While we have had actual holidays only at Saumur and Chinon many short stops have taken in Angers, Blois, Ambois. We have been to some eight or nine Loire chateuax but some of the cream has evaded us. Of course the Loire chateaux do rather stretch the English value of the word itself. French can be a bit short of words as I have already noted in this context. These are mostly palaces or at least grand houses. Since the French use chateau to mean castle they are understating it in these parts. We English have to hold our breath rather as we decide if the ornate, grand and palatial mansion before us can even provide the slightest indication that it was once a castle.

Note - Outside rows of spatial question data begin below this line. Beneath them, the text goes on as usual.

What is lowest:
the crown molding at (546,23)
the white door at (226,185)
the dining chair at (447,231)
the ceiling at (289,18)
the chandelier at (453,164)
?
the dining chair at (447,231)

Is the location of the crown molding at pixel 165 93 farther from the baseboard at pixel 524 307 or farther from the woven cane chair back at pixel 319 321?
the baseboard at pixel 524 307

Irrelevant in a sense but I am a castle man first and a grand mansion man second. More English Heritage than National Trust. And these would all be in the NT not the EH you see.
Now to the Loire, alongside which we are camped, though we cannolt see it for the anti-flood levee. We are at a town called Jargeau - as in soft g-ar-soft g-OH. Freed by Joan of Arc soon after Orleans and very proud of it. I just rest on the knowledge that it was the French who named here heritic at first and the Burgundian French who burned the great heroine, not the accursed English. Strange the way it goes.
But the Loire. A grand and huge river, largest in France. It starts way down in Allier where it shares its head waters with the Lot and the Allier. But the Lot heads south and west. The
Loire heads north and is for its first couple of hundred kilometres a wild and unruly river crashing though the central massif. After gathering up the waters of the Allier it begins to trend west and after Nevers enters the Paris Basin, a huge and flat area of soft sandstones and mud. The Loire become the river we best know, slow, lugubrious, meandering unmercifully and braided into islands and sand banks. It is home to slow fish, sluggish eels, hungry pike and even hungrier herons and egrets. This was also fighting country, as the former Normans fought the French and became the proto-English fighting the French. By the time they had sorted things out the mighty castles were redundant and rapidly became the palaces and stately homes of the French nobility. The power and the glory went to their heads which were rapidly removed by the French revolutionaries.
Some chateaux were promptly destroyed by the Revolution and down south the remnants of these castles can still be seen. Some are crumbling ruins, some are splendid new homes, privately owned and sometimes open to us plebs. But the Loire was prime real estate and the Revolution needed money so a great many grand palaces remained and were soon re-assigned to new nobility or old nobility that had seen the light of Republicanism soon enough to survive. Hundreds more were held by the state as cultural heritage. Many became Hotels de Ville and even Mairies. Many more were sold. Then, years later in the 20th century more were sold. In the 60s there was a major sale, many more in the 80s. And incredibly yet more are for sale right now - get your millions ready. For you too could own a French chateau, along with the cost of upkeep....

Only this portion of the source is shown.